PCA (Principal Component Analysis)

Analysis on Grocery price

1. Explore Data

data <- read.csv("/Users/keonhoseo/Documents/Q2/STAT 630/Week 3/food.csv")
data

rownames(data)=data[,1]
data=data[,-1]

unscaled_data <- data

data=scale(data)
data=as.data.frame(data)

#### Step 1 , Explore the data
dim(data)
var1=var(data$Bread)
var2=var(data$Hamburger)
var3=var(data$Butter)
var4=var(data$Apples)
var5=var(data$Tomato)

This dataset contains grocery price in U.S cities table. It has information about 24 U.S cities and 5 kinds of groceries. So I can consider it is 5 dimensions of data and it is difficult to identify comparable cities.

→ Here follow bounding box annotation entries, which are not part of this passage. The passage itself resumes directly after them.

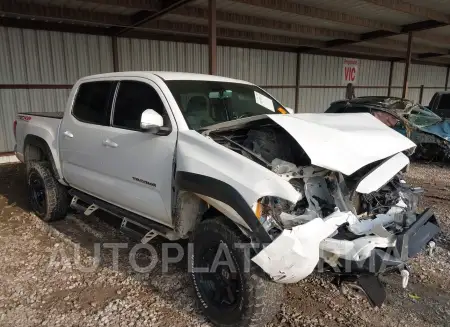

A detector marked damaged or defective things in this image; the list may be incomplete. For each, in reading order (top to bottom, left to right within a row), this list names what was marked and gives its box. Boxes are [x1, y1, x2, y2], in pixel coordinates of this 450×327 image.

crumpled hood [206, 113, 416, 176]
crumpled hood [420, 119, 450, 142]
damaged front end [203, 114, 440, 308]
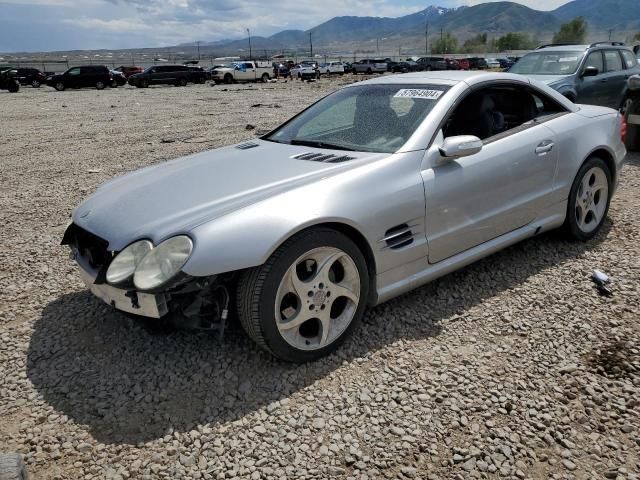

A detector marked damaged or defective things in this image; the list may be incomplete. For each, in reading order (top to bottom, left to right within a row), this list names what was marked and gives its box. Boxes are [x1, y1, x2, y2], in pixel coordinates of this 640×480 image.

exposed headlight assembly [107, 240, 154, 284]
damaged front end of car [60, 222, 232, 338]
exposed headlight assembly [132, 235, 192, 290]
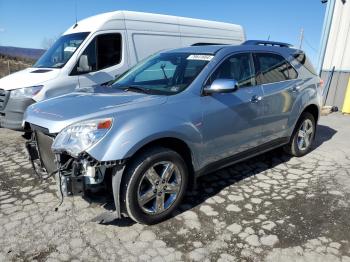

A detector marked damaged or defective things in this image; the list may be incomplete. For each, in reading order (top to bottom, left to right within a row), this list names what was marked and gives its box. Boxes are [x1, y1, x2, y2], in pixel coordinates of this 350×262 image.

damaged chevrolet equinox [23, 41, 322, 225]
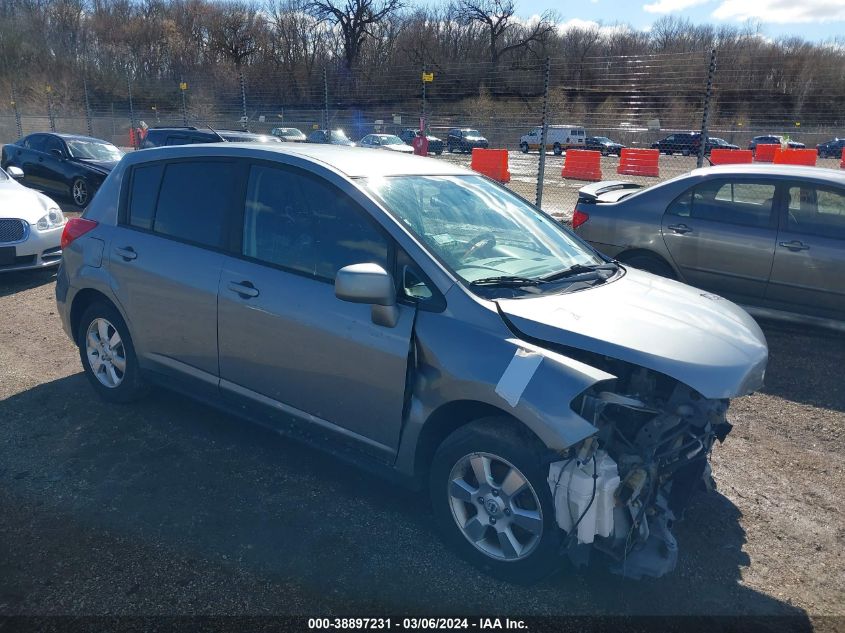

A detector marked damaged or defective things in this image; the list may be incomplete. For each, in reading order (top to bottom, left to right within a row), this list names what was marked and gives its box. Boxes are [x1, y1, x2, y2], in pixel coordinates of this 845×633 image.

crumpled hood [0, 181, 59, 223]
crumpled hood [498, 268, 768, 398]
damaged front end [548, 366, 732, 576]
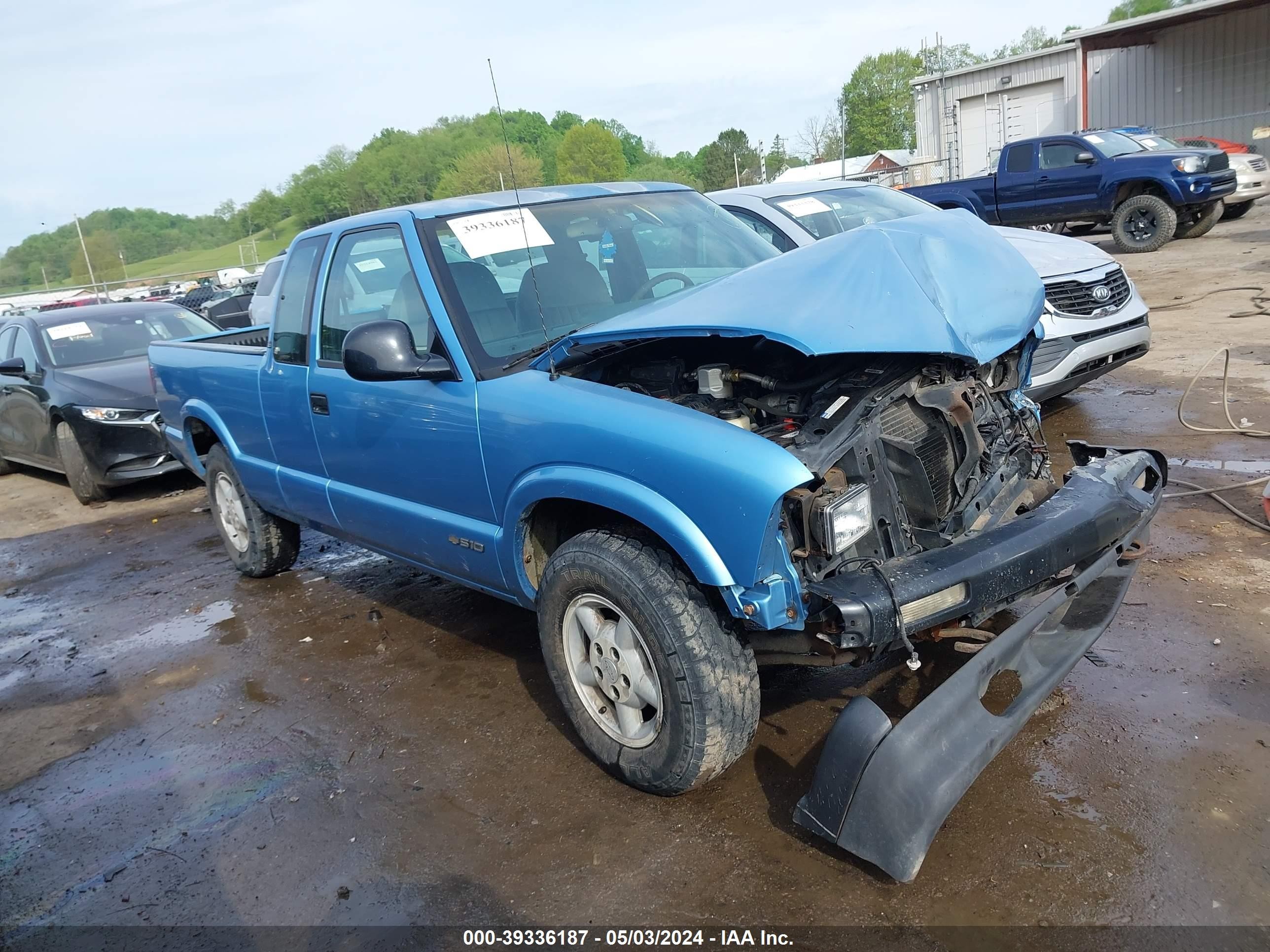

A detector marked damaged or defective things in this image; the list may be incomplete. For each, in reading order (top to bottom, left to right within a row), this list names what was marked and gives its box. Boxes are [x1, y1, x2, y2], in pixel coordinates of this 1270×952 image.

The purpose of conducting PCA here is to explain the cities with a few variables, then we can compare the cities easily.

2. Define the problem in terms of PCs

sigma <- var(data)
sigma

vars=diag(sigma)
percentvars=vars/sum(vars)

The data is standardized above and compute covariances, because we want to know how

3. Compute all Eigenvalues/Eigenvectors

eigenvalues=eigen(sigma)$values
eigenvectors=eigen(sigma)$vectors

eigenvalues
eigenvectors

y=as.matrix(data)%*%eigenvectors
sum(vars)
sum(eigenvalues)

Decompose dataset with Eigenvectors and Eigenvalues. Eigenvectors mean directions of variables, so it indicates relations between variables and principal components. Eigenvalues reveal the amount of paired eigenvector can explain origin variances.

On here, all grocery has a negative relation wiht PC1, and only hamburger and tomato have positive relationship with PC2.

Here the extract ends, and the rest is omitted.